Стожар пристально вглядывался в князя, будто впервые увидел или, более того, понял, что хорошо известный человек, достаточно легко предсказуемый, способен вдруг неожиданно совершить поступок, из ряда вон выходящий, явно не соответствующий ему ни по возрасту, ни по чину, ни по характеру. Потом уста гусляра вновь осветила ироничная усмешка, но на сей раз она была какая-то неуверенная, словно не знал бродячий певец, как реагировать на все происходящее, и решил на время спрятаться за свою обычную насмешливую маску.
– Встань, – поднял парня с колен Константин. – Не в ногах у меня валяться надо, а брать коня резвого да гридня моего с собой – а то не поверит челядь боярская – да скакать во весь дух отца из поруба вынимать.
Кокора, с благоговением впитывающий каждое княжеское слово, охотно и благодарно закивал и опрометью кинулся назад. Видимо, сюда он прибыл на коне.
Константин махнул рукой, подзывая одного из гридней, и коротко распорядился:
– С Кокорой поедешь.
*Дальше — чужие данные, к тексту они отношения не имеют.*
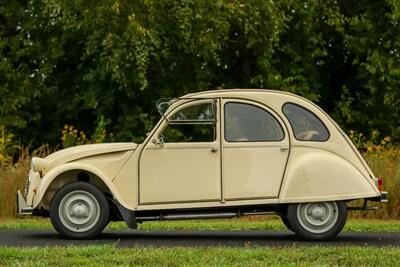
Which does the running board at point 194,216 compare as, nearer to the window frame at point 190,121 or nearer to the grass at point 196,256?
the window frame at point 190,121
Ежели что – поможешь. К вечеру явишься и расскажешь про его отца – совсем он плох или как, – и тут же устало повернулся к биричу: – Ну что там, есть еще охотники на княжий суд?
И в третий раз бирич проревел свой вопрос в толпу, из которой уже вынырнула худая изможденная женщина лет сорока, крепко держащая за руки двух чумазых девчонок, одетых в настолько потрепанное, ветхое, хоть и чистое тряпье, что казалось, дунь как следует, и оно вмиг слетит с их по-детски острых угловатых плеч и рассыплется на мелкие клочки.
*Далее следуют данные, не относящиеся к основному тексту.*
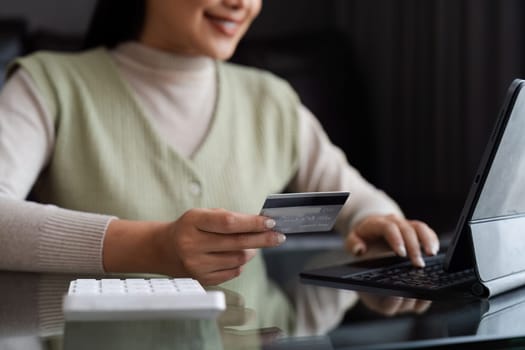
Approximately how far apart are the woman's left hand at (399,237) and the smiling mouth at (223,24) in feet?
1.37

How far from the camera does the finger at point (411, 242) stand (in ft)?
3.34

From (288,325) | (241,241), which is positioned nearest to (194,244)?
(241,241)

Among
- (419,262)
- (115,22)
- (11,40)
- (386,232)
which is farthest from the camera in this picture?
(11,40)

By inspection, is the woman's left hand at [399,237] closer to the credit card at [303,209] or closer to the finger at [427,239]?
the finger at [427,239]

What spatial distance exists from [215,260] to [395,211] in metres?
0.56

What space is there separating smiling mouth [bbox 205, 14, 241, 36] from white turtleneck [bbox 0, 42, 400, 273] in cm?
13

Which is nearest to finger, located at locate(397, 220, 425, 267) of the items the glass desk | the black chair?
the glass desk

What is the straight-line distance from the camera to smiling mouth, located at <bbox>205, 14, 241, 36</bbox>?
1.40 metres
Она низко поклонилась князю, по-прежнему не выпуская детских ручонок, и сдерживающимся от рыданий голосом тихо произнесла:
– Ориной меня звать. С жалобой я к тебе, княже.
Константин уже вновь к тому времени восседал в кресле по центру своего княжеского помоста и, так как толпа еще не угомонилась, бурно, на все лады обсуждая и восхищаясь давно невиданной здесь княжеской справедливостью, жестом пригласил женщину подойти поближе.
– Говори громче, – мягко попросил он ее и приободрил: – Не робей. На княжьем суде все равны, здесь есть только виновные и правые.
– Муж мой, – чуть громче, уже более уверенно продолжила Орина, – по весне от трясучки злой в землю сырую слег. Боярин же наш Житобуд сказал мне, мол, коли смерд умрет, а сынов не оставит, то задницю[58] всю ему, боярину, и выгнал меня из отчего дома. Сказывал, что так и Правда Русская указывает, мол, по покону ее он порешил. И вирник твой то же самое сказывал, слово в слово с Житобудом.